Okay, I’m back from my vacation (a bit of free wisdom: Given the chance, move to Kauai), and I realize I need to catch up on a BUNCH of questions from people. This one seemed appropriate — Denise wrote to say: “I used to work as a waitress. After my shift, I would go home, cozy up to my laptop, and write. Writing became a sanctuary, and I filled pages effortlessly. Now I work at a busy office job, so I spend the better part of my day staring at a computer screen and contracting carpal tunnel. I come home from looking at other people’s writing all day, and I don’t have any energy left to spend on my own writing. You’ve just had a vacation, so you know what it’s like to have free time to do what you want. What advice would you give a writer who seems to spend everything on other people’s projects?”
You know, I went through that same thing, Denise, and had to ask some writing buddies what to do. They gave me advice that I hated…but it worked. The suggestion? Get up early. Spend two hours on your OWN work before heading to the office to work on somebody ELSE’s stuff. That way you’re mentally charged when you do your own writing.
So I did. And trust me, it was hard. I’m not a morning person. But I got up early, before my kids were awake, and wrote for two hours every day. EVERY day. Then I’d leave for my office. I hated it, and wanted to take the first hour to make coffee, look at headlines, whine to friends in emails… but eventually I started writing. And with the combination of no interruptions and a clear mind, I finished my book in about four months. No kidding. Two hours of focused writing time to try and finish a thousand words per day. That was a pattern I established early in my writing career, and stuck with it because it worked. Try it. Sure, there’s a sacrifice to getting up at 5 each morning, but you’ll quickly make the adjustment (i.e., “go to bed earlier”), and it will pay off in a very short time. I’m living proof. That book I finished?
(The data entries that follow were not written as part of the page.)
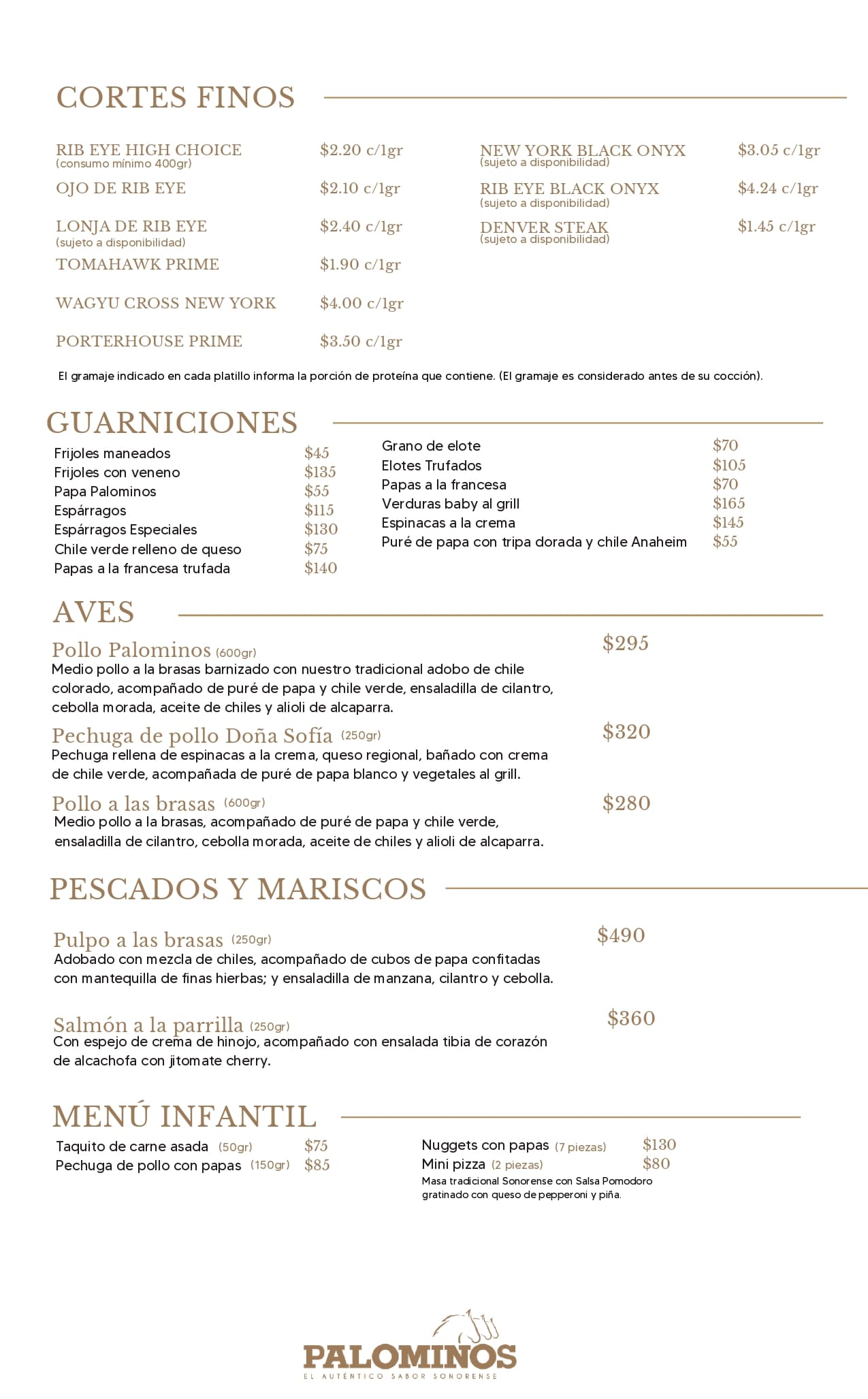 CORTES FINOS

RIB EYE HIGH CHOICE $2.20 c/1gr
(consumo mínimo 400gr)
OJO DE RIB EYE $2.10 c/1gr
LONJA DE RIB EYE $2.40 c/1gr
(sujeto a disponibilidad)
TOMAHAWK PRIME $1.90 c/1gr
WAGYU CROSS NEW YORK $4.00 c/1gr
PORTERHOUSE PRIME $3.50 c/1gr

NEW YORK BLACK ONYX $3.05 c/1gr
(sujeto a disponibilidad)
RIB EYE BLACK ONYX $4.24 c/1gr
(sujeto a disponibilidad)
DENVER STEAK $1.45 c/1gr
(sujeto a disponibilidad)

El gramaje indicado en cada platillo informa la porción de proteína que contiene. (El gramaje es considerado antes de su cocción).

GUARNICIONES

Frijoles maneados $45
Frijoles con veneno $135
Papa Palominos $55
Espárragos $115
Espárragos Especiales $130
Chile verde relleno de queso $75
Papas a la francesa trufada $140

Grano de elote $70
Elotes Trufados $105
Papas a la francesa $70
Verduras baby al grill $165
Espinacas a la crema $145
Puré de papa con tripa dorada y chile Anaheim $55

AVES

Pollo Palominos (600gr) $295
Medio pollo a la brasas barnizado con nuestro tradicional adobo de chile colorado, acompañado de puré de papa y chile verde, ensaladilla de cilantro, cebolla morada, aceite de chiles y alioli de alcaparra.

Pechuga de pollo Doña Sofía (250gr) $320
Pechuga rellena de espinacas a la crema, queso regional, bañado con crema de chile verde, acompañada de puré de papa blanco y vegetales al grill.

Pollo a las brasas (600gr) $280
Medio pollo a la brasas, acompañado de puré de papa y chile verde, ensaladilla de cilantro, cebolla morada, aceite de chiles y alioli de alcaparra.

PESCADOS Y MARISCOS

Pulpo a las brasas (250gr) $490
Adobado con mezcla de chiles, acompañado de cubos de papa confitadas con mantequilla de finas hierbas; y ensaladilla de manzana, cilantro y cebolla.

Salmón a la parrilla (250gr) $360
Con espejo de crema de hinojo, acompañado con ensalada tibia de corazón de alcachofa con jitomate cherry.

MENÚ INFANTIL

Taquito de carne asada (50gr) $75
Pechuga de pollo con papas (150gr) $85

Nuggets con papas (7 piezas) $130
Mini pizza (2 piezas) $80
Masa tradicional Sonorense con Salsa Pomodoro gratinado con queso de pepperoni y piña.

PALOMINOS
EL AUTÉNTICO SABOR SONORENSE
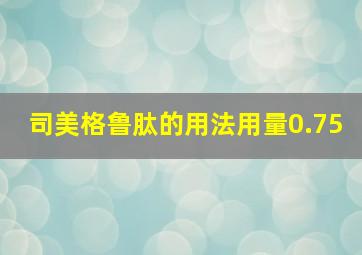 司美格鲁肽的用法用量0.75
It was my first book contract, after having done hundreds of articles but never having been able to get over the “book proposal” hump.
There’s not many things that I can say actually changed my life, but “getting up early to write my own stuff every day” is one of the few.
Speaking of making adjustments, I gave up sports for Lent. No kidding. I figured I didn’t need one more stupid NCAA tournament game, one more bit of NFL draft news, or more more bit of spring training. So I cut it all out. And… I hated it. I have to admit, I really enjoy my sports. But I gave it up. I noticed I spent a lot more time reading books just for enjoyment. And I dithered around less on the web. And yes, it’s improved my spiritual life (which is really the point of Lent after all). Just thought I’d offer that to writers who are wondering why they never find time to read great books any more.